Steve told his own relatives that he hired a private investigator who found June strung out on drugs and prostituting herself in east Pasco. He also claimed his attempts to find her failed.
When Wehner was handed the cold case in 2016, he confirmed that no one had heard from June since 1978.
Broussard described his ex-wife as a momma and daddy’s girl who always ran home to her parents when she had a problem. June left Broussard about four times during their six years of marriage for what he described as child-like tantrums, but he said he always knew where she was.
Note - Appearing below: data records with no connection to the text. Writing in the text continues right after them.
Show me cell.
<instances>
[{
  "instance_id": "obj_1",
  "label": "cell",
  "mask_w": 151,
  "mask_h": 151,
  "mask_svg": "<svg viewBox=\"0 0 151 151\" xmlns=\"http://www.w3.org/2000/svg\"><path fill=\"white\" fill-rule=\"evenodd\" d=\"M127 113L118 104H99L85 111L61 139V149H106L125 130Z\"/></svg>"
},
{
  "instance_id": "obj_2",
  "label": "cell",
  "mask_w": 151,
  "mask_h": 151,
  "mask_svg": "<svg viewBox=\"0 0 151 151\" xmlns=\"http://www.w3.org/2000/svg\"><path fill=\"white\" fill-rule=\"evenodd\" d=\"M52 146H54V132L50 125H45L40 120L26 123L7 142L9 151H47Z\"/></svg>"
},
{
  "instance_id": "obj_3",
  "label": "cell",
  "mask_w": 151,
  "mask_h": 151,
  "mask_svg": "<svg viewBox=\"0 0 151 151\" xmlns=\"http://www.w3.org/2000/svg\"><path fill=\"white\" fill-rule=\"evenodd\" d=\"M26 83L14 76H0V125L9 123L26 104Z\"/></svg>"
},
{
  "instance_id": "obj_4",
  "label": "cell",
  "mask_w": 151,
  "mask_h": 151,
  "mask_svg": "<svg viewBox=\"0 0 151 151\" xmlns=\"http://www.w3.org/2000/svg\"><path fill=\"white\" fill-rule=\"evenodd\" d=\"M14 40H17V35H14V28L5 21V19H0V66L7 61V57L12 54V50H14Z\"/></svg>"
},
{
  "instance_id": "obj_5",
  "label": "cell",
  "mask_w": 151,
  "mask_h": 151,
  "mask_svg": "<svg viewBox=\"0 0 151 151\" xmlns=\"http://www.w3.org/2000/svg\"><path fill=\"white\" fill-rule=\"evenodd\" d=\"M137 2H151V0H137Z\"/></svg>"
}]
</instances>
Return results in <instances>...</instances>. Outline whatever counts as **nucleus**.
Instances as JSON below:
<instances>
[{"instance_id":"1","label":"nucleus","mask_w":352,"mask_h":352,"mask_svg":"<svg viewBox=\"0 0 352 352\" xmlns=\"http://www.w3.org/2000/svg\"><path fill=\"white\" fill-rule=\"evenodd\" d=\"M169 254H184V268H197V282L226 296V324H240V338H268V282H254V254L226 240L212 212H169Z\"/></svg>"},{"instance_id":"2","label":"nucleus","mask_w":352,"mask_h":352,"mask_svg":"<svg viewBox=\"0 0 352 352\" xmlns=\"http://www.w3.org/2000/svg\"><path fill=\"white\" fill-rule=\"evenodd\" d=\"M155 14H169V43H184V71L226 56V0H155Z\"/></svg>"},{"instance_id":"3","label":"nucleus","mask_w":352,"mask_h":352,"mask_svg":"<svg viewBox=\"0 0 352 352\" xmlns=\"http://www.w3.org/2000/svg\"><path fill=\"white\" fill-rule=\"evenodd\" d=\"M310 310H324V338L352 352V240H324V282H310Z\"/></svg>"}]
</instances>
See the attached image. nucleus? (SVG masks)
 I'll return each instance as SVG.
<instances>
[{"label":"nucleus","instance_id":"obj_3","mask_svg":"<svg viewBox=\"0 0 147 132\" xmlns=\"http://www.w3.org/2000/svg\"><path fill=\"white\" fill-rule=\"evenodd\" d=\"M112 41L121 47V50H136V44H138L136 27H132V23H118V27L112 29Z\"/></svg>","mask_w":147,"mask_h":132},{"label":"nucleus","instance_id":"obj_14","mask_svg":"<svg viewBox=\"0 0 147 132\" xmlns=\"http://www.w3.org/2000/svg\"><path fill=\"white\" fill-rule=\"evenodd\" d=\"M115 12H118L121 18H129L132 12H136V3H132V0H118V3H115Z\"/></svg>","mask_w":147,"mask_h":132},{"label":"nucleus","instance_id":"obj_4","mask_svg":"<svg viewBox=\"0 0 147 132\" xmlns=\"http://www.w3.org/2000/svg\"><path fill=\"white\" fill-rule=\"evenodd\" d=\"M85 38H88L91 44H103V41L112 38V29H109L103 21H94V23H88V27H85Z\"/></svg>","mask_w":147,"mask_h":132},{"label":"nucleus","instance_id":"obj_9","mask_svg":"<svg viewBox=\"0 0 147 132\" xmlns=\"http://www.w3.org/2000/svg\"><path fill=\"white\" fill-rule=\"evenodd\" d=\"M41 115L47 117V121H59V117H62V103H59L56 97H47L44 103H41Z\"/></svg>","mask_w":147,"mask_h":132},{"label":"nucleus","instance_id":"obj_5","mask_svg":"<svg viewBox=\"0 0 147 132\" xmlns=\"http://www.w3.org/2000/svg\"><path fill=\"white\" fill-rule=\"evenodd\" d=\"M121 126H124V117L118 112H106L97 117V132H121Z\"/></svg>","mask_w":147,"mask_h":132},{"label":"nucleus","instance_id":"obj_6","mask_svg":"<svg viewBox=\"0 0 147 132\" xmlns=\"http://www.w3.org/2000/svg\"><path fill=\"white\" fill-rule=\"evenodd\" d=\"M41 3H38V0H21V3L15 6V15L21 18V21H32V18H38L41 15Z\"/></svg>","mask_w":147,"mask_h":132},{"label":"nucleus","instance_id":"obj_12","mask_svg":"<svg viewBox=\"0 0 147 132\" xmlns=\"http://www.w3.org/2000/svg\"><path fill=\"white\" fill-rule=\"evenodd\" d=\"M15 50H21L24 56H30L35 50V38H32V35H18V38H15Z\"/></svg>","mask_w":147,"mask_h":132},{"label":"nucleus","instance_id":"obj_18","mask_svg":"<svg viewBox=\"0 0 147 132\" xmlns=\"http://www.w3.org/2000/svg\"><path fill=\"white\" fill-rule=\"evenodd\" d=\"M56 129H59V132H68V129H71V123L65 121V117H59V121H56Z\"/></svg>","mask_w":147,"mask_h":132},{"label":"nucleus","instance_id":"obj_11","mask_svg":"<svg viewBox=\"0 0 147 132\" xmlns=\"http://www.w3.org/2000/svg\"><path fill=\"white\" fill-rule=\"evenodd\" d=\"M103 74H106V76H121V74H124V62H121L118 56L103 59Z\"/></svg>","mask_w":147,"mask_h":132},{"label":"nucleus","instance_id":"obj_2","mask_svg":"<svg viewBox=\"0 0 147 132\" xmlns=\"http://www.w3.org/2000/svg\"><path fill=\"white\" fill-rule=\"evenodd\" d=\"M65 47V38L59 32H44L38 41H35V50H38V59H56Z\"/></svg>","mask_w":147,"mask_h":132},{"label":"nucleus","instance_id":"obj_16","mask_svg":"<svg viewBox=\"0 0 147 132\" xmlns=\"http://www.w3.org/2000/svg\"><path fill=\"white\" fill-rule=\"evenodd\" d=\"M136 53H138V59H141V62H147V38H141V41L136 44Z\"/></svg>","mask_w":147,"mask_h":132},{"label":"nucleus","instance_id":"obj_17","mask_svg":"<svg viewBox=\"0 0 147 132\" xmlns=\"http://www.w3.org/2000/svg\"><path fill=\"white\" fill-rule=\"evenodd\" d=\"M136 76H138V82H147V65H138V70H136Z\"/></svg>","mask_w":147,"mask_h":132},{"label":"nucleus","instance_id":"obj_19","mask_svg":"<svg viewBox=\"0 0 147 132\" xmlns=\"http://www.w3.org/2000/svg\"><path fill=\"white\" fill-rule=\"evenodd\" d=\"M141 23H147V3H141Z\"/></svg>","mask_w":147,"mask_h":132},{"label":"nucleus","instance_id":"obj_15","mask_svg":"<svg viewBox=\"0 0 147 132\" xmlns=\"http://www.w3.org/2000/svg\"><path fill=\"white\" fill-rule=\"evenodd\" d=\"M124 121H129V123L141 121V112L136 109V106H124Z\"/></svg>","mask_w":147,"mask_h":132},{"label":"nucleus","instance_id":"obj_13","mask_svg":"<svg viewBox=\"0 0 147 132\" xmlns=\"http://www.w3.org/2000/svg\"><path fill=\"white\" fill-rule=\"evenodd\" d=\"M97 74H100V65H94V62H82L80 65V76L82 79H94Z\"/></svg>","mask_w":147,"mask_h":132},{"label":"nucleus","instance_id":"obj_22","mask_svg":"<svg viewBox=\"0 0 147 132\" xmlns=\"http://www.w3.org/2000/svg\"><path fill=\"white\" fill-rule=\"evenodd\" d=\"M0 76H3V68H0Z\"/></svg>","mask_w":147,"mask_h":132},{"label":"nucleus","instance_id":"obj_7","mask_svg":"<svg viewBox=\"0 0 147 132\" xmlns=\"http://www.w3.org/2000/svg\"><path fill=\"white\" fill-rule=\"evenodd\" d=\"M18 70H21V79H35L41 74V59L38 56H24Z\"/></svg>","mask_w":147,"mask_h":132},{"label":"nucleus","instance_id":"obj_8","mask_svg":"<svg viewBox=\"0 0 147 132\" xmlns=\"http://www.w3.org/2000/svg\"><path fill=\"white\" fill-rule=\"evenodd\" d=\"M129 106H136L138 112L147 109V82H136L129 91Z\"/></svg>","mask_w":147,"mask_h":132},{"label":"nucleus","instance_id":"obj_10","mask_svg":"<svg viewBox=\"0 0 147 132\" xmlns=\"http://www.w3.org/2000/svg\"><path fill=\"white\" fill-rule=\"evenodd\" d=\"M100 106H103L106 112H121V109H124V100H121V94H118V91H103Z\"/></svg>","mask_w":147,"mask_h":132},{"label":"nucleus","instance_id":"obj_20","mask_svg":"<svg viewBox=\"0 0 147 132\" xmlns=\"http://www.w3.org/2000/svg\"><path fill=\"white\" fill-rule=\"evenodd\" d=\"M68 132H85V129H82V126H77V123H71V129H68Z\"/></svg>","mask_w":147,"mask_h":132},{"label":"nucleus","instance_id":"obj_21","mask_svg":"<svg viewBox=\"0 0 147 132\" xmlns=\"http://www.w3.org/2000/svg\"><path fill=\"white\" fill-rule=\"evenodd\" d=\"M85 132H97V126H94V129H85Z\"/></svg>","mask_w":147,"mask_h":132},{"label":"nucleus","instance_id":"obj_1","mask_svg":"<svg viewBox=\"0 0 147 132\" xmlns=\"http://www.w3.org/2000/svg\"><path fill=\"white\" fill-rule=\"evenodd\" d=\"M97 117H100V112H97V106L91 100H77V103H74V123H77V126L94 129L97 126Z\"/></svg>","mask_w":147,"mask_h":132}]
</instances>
“There’s no way she would have disappeared from [Kennewick] without contacting them that she was alive,” he told the Herald. “I told the detectives that from the beginning. I’m absolutely 100 percent convinced of that, she would have reached out to her parents.”
Wehner concluded it was virtually impossible for June to voluntarily remain missing for so long without support from someone. And he wondered why June didn’t reappear after Steve died in 2000 in Kansas.
Broussard knows it is a “one in a million shot,” but still holds out hope that June’s remains will be found or someone alive knows exactly what happened to her.
“She didn’t deserve this. I don’t care who you are, you don’t deserve to die at somebody else’s hands out of madness or getting even,” he added.
Prosecutor cites inconsistencies
Prosecutor Andy Miller outlined his legal decision in a two-page document in June Howard’s investigative file.
He was most convinced by the evidence of domestic violence in the Howards’ relationship and because there was no evidence she contacted anyone after disappearing. He concluded there was no reason why she wouldn’t have eventually reached out to her parents or her children.
“Finally, his statements to various police officers and his family members after he reported her missing in 1978 lacked credibility, and were inconsistent and often contradicted by other evidence in the case,” Miller wrote.
“Some of that could be attributed to human nature and not always remembering exact details, but, in this case, there were too many and too serious contradictions by Mr. Howard himself,” he said.